Saved searches

Saved searches lets you save and describe search queries so you can easily monitor the results on an ongoing basis. You can create a saved search for anything, including diffs and commits across all branches of your repositories.

Saved searches can be an early warning system for common problems in your code–and a way to monitor best practices, the progress of refactors, etc. Alerts for saved searches can be sent through email or Slack, ensuring you’re aware of important code changes.


Example saved searches

Description Query
Recent security-related changes on all branches type:diff repo:@*refs/heads/ after:"5 days ago" \b(auth[^o][^r]\|security\b\|cve\|password\|secure\|unsafe\|perms\|permissions)
Admitted hacks and TODOs in app code -file:\.(json\|md\|txt)$ hack\|todo\|kludge\|fixme
New usages of a function type:diff after:"1 week ago" onDidAddNewMethod\(
Recent quality related changes on all branches (customize for your linters) repo:@*refs/heads/:^master type:diff after:"1 week ago" (tslint:disable)
Recent dependency changes file:package.json type:diff after:"1 week ago"

Built-in searches

Sourcegraph comes with multiple built-in searches that you can use. This includes searches for code committed with copyleft (GPL) licenses, security and authentication changes, potential secrets, API tokens and passwords, as well as various language-specific searches such as a TypeScript/JavaScript lint search to detect React setState race conditions.

You can find built-in searches by:

  1. Clicking on the user menu (with your username or avatar) in the top navigation bar.
  2. Clicking Saved searches.
  3. Clicking the Discover built-in searches button.

Then mouse over the search description where you can click a Save button should you want to add it to your list.


Creating saved searches

A saved search consists of a description and a query, both of which you can define and edit.

Saved searches are written as JSON entries in settings, and they can be associated with a user or an org:

  • User saved searches are only visible to (and editable by) the user that created them.
  • Org saved searches are visible to (and editable by) all members of the org.

To create a saved search:

  1. Go to User menu > Saved searches in the top navigation bar.
  2. Press the + Add new search button.
  3. In the Query field, type in the components of the search query.
  4. In the Description field, type in a human-readable description for your saved search.
  5. In the user and org dropdown menu, select where you’d like the search to be saved.
  6. Click Create.
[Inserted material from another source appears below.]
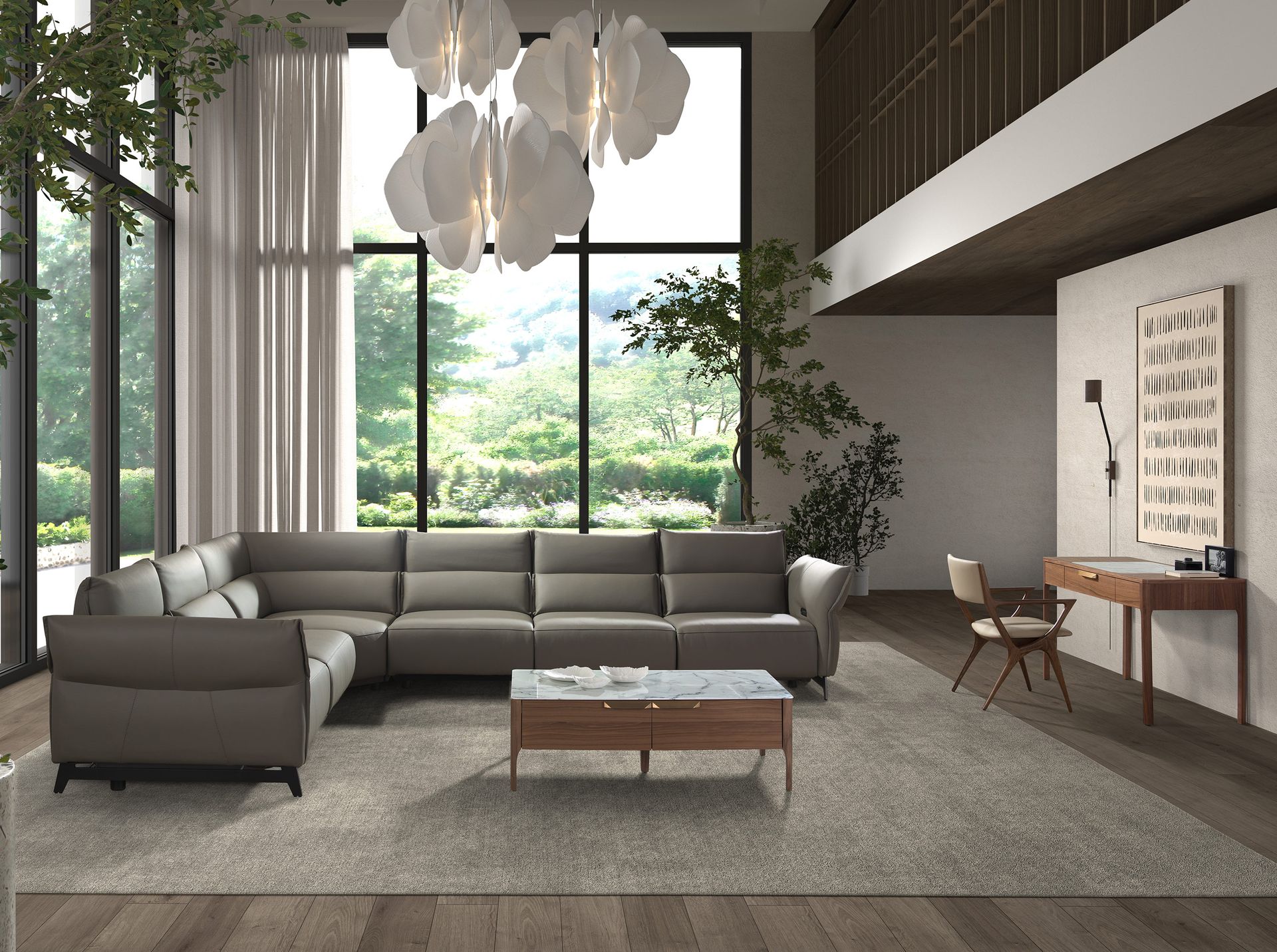 Silla polipiel visón - Imagen 5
The saved search is created, and you can see the number of results.

Alternatively, to create a saved search from a search you’ve already run:

  1. Execute a search from the homepage or navigation bar.
  2. Press the Save this search query button that appears on the right side of the screen above the first result.
  3. Follow the instructions from above to fill in the remaining fields.

To view saved searches, go to User menu > Saved searches in the top navigation bar.
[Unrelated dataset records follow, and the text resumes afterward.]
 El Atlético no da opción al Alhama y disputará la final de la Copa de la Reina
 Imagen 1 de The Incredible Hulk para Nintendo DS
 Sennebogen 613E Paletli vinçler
Configuring email and Slack notifications

Sourcegraph can automatically run your saved searches and notify you when new results are available via email and/or Slack. With this feature you can get notified about issues in your code (such as licensing issues, security changes, potential secrets being committed, etc.)

To configure email or Slack notifications, click Edit on a saved search and check the Email notifications or Slack notifications checkbox and press Save. You will receive a notification telling you it is set up and working almost instantly!
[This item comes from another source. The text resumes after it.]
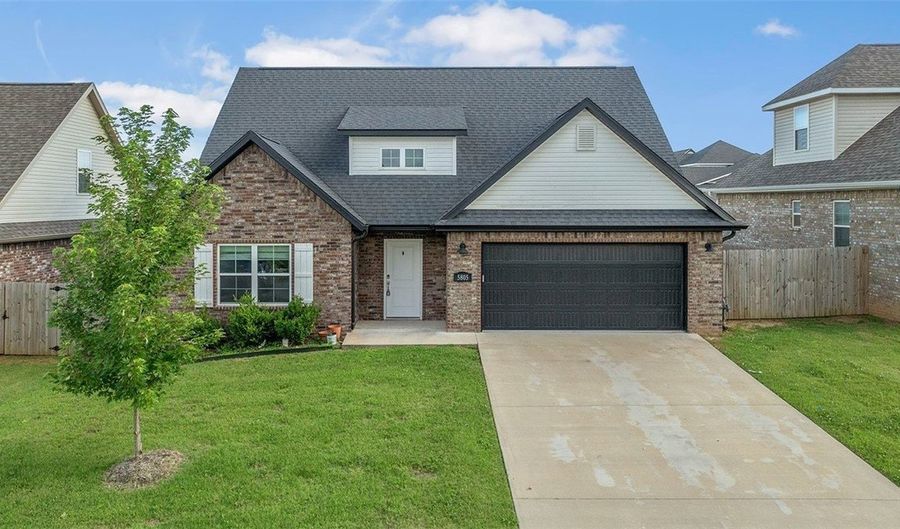 5805 SW Gentle Winds Ave, Bentonville, AR 72713 - 4 Beds, 3 Bath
Advanced notification configuration

By default, email notifications notify the owner of the configuration (either a single user or the entire org). Slack notifications notify an entire org (via its configured Slack webhook).

However, it is possible to create more advanced configurations, by using the following options in saved searches section of the user or org configuration:

  1. notify (same as Email notifications checkbox), whether or not to notify the configuration owner (single user or entire org) via email.
  2. notifySlack (same as Slack notifications checkbox), whether or not orgs that are notified will be notified via their configured Slack webhook.
  3. notifyUsers, a list of usernames (e.g. ["kim", "bob", "sarah"]) to be explicitly notified via email. For example, the search could be saved to your org so others could see it on the Saved Searches page but only notify you (whereas "notify": true would notify the entire org).
  4. notifyOrganizations, a list of organization names (e.g.["dev", "security", "management"]) to be explicitly notified via email (and Slack if notifySlack is true). For example, a saved search that reveals authentication code changes could notify the entire "dev" and "security" orgs, whereas a saved search that reveals potential API secrets could notify the "security" and "management" orgs.

With the last two options above (notifyUsers and notifyOrganizations) you get a great degree of control over who is notified for a saved search – regardless of who the owner of it is.